Retype exactly what runs from the first line of the data to the line with "High angle of", keeping both of those lines and skipping pictures.

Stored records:
■ ■ ■ ■ ■

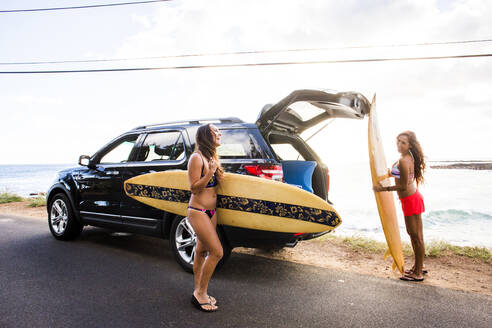 Surfers unloading surfboards from car near beach - BLEF06991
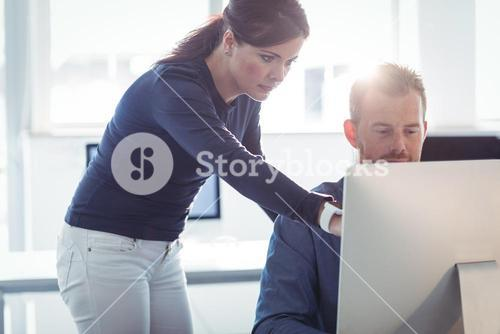 Teacher assisting mature student in computer room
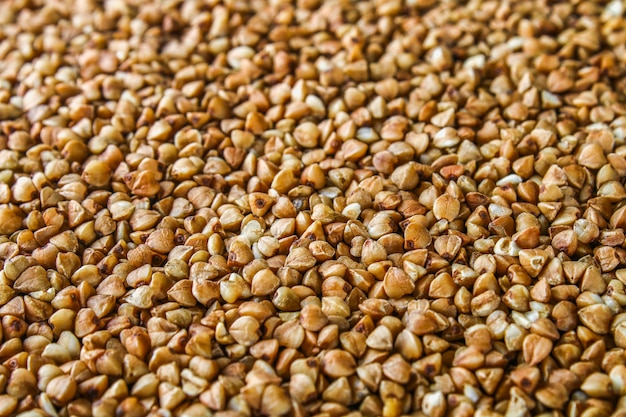 Textures from raw buckwheat grains. healthy food. top view Premium Photo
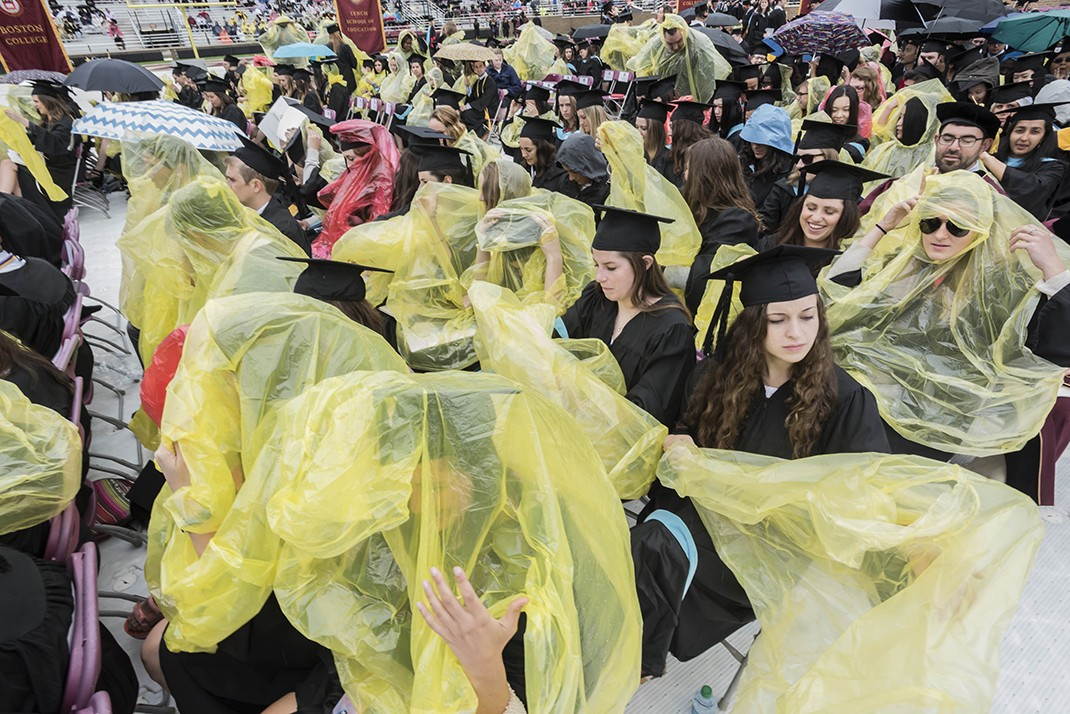 Scene from Alumni Stadium at BC Commencement; umbrellas and students in rain ponchos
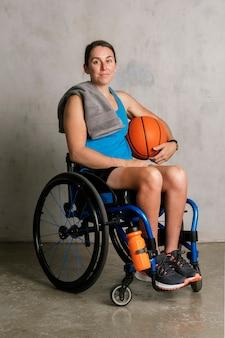 Gelukkige vrouwelijke atleet in een rolstoel met een basketbal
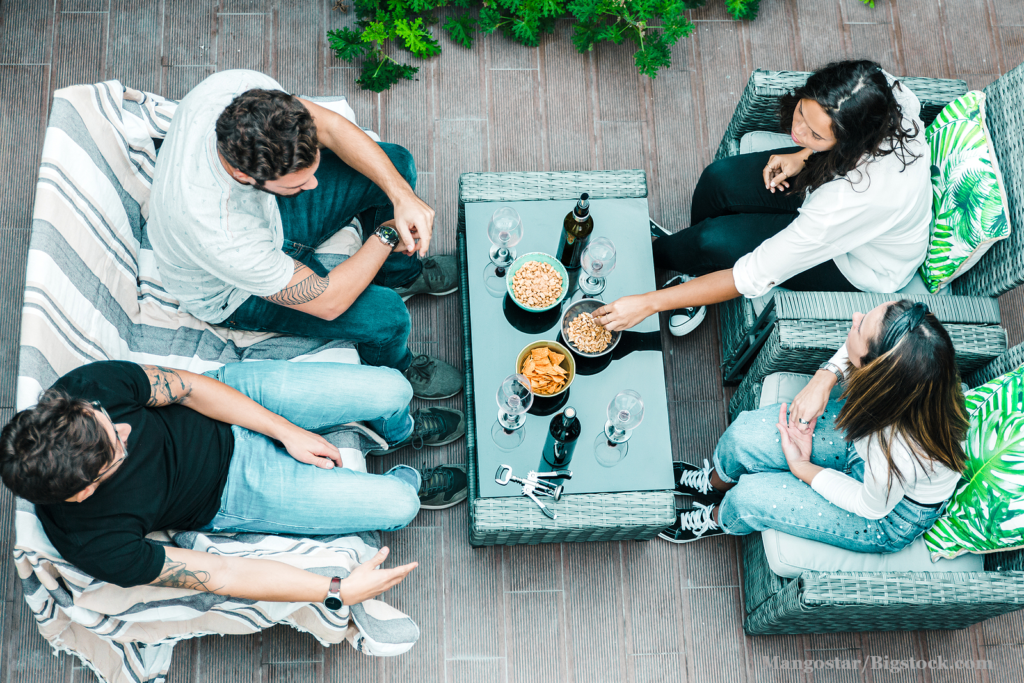 High angle of four friends sitting together on terrace, drinking wine, eating snacks and chatting. Young men and women in casual meeting outside.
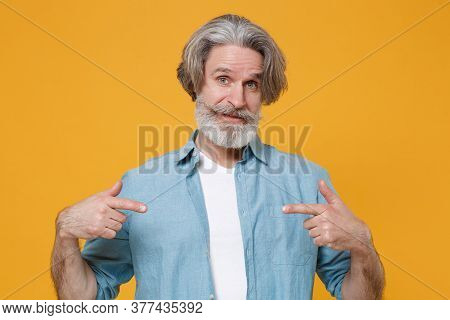Puzzled Elderly Gray-haired Mustache Bearded Man In Casual Blue Shirt Posing Isolated On Yellow Back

■ ■ ■ ■ ■

> **PROBLEM SOLUTION**
 Surfers unloading surfboards from car near beach - BLEF06991
 Teacher assisting mature student in computer room
 Textures from raw buckwheat grains. healthy food. top view Premium Photo
 Scene from Alumni Stadium at BC Commencement; umbrellas and students in rain ponchos
 Gelukkige vrouwelijke atleet in een rolstoel met een basketbal
 High angle of four friends sitting together on terrace, drinking wine, eating snacks and chatting. Young men and women in casual meeting outside.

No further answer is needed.